When k is set to 2, the phase angle of the phasor θ(nT) will increase in increments of two radian chunks each tick of the sample clock. The phasor C(nT) will take on the values of every second dot, and it will rotate around the unit circle twice as fast, producing a sine or cosine wave that is twice the fundamental frequency. In this case, each cycle of the sinusoid will be composed of half or N/2 samples. Similarly, when k is set to 4 the phasor will travel around the unit circle at four times the fundamental rate, taking on values at every fourth dot to produce an output frequency that is four times the fundamental frequency. Each cycle, however, will be composed of N/4 number of samples per cycle.
When k reaches its maximum value of N/2, which in this example is 8, there will be just two samples per sinusoidal period. The Nyquist rule states that two samples per cycle is the minimum number of samples allowed in order to be able to reconstruct an analog waveform from a digital waveform. This means that the highest frequency we can theoretically generate with a digital oscillator is half the sample rate or fS/2. In our example, when k = N/2 = 8, we were able to generate a sinusoid of 16 Hz, which is exactly half the 32 Hz sample rate.
In Table 1.1, a few of the entries for the “Samples per cycle” column are in fractions. All this means is that each cycle of the sinusoid is generated using a different subset of the N possible samples. That is, successive cycles of the sinusoidal waveform begin on a different sample value.

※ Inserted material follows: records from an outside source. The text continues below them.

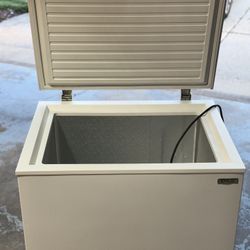 Free Standing 5 Cubic feet Freezer In Like New Condition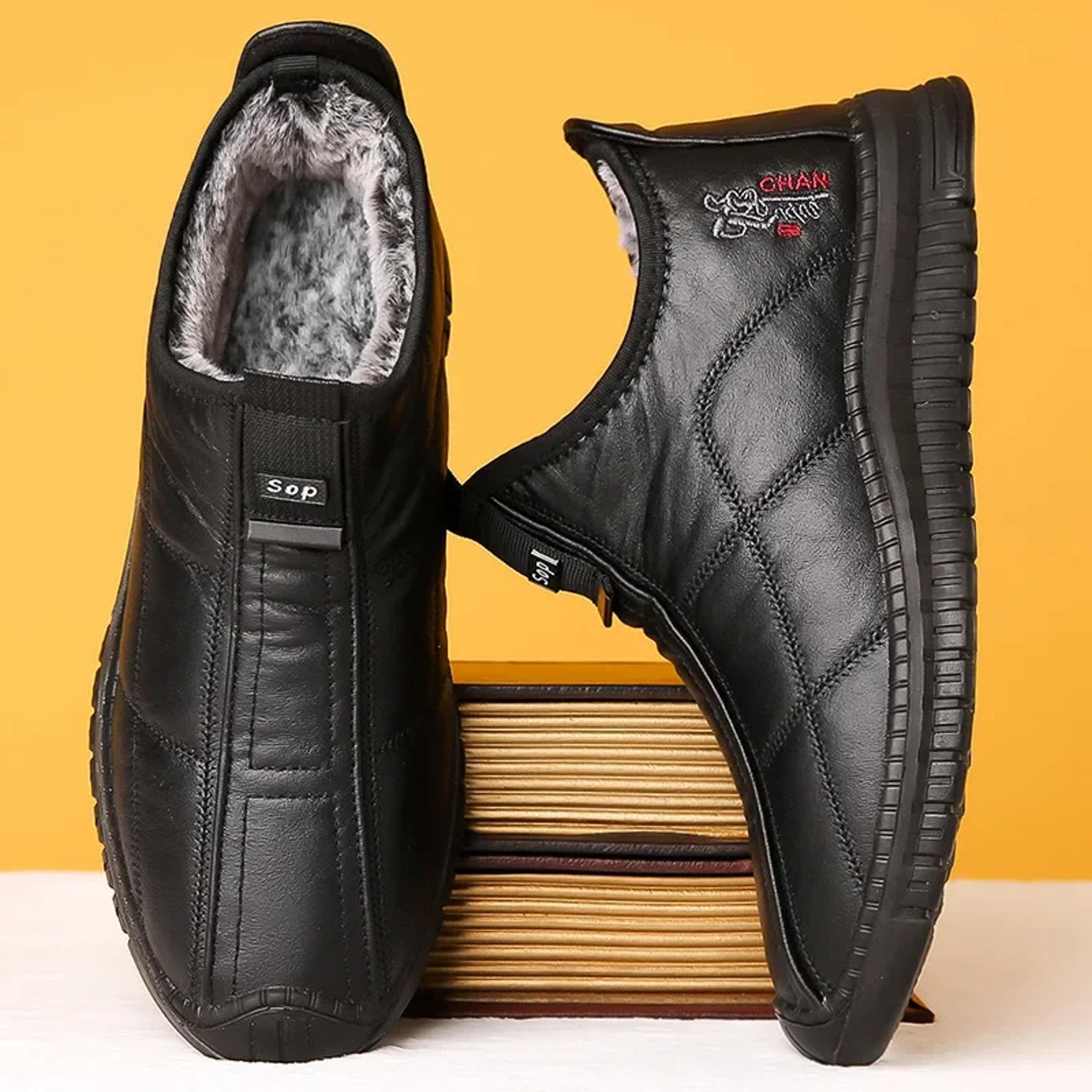 Warm Waterproof Winter Mens Boots Non Slip Thick Walking Boots Platform Boots Oversized Work Shoes  2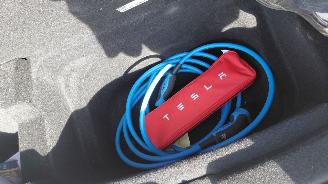 krockskadad bil auto Tesla Model Y 256pk  pano 2025/9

What happens if we continue to increase the value of k beyond N/2 (which in our example is 8)? If we were to let k = 9, there would be less than two samples per cycle, the Nyquist rule would be violated, and the output waveform would take on the same frequency as if the value of k had been set to 7. The resulting frequency is said to have been aliased or folded, about fS/2. Undersampling an analog sinusoid with an analog to digital converter will cause the digital output sinusoid it to alias down in frequency. This is identical to setting the multiplication factor k of a digital frequency to some number greater than N/2, which will result in the folding or aliasing about the Nyquist frequency of fS/2.
In our example, if we were to say k = 10, the resulting digital frequency would be identical to that obtained by saying k = 6. If we choose k = N – 1 or 15 in our example, the resulting frequency would be identical to the case where k = 1. We can see that all frequencies above k = 8 are folded or aliased down in frequency about the so-called folding frequency of fS/2 = 16Hz. In general, the frequency fN–K aliases down to fK{for (N/2) < k ≤ (N – 1)}.
A simple frequency folding diagram for the case where N = 16 is illustrated in Figure 1.2.
Figure 1.2. Frequency folding diagram
Care must be taken at the higher frequencies where the value of k approaches the upper limit of N/2. On paper there is no problem as k → N/2, but in a hardware or software implementation the samples must be carefully selected. An extreme example would be setting k = N/2 and using the samples at 0 and π radians. This represents the optimum sample selection for a cosine wave, since the cosine sequence will take on the form
- B(T) = cos(nπ) = +1, –1, +1, –1, ··· {for n = 0,1,2,3,···}
but these same samples will produce a DC output of 0 for a sine waveform
- A(T) = sin (nπ) = 0,0,0,0,··· {for n = 0,1,2,3,···}
For this reason, in most designs dealing with narrow band signals, the minimum number of samples per cycle is usually held to some number around 2.5.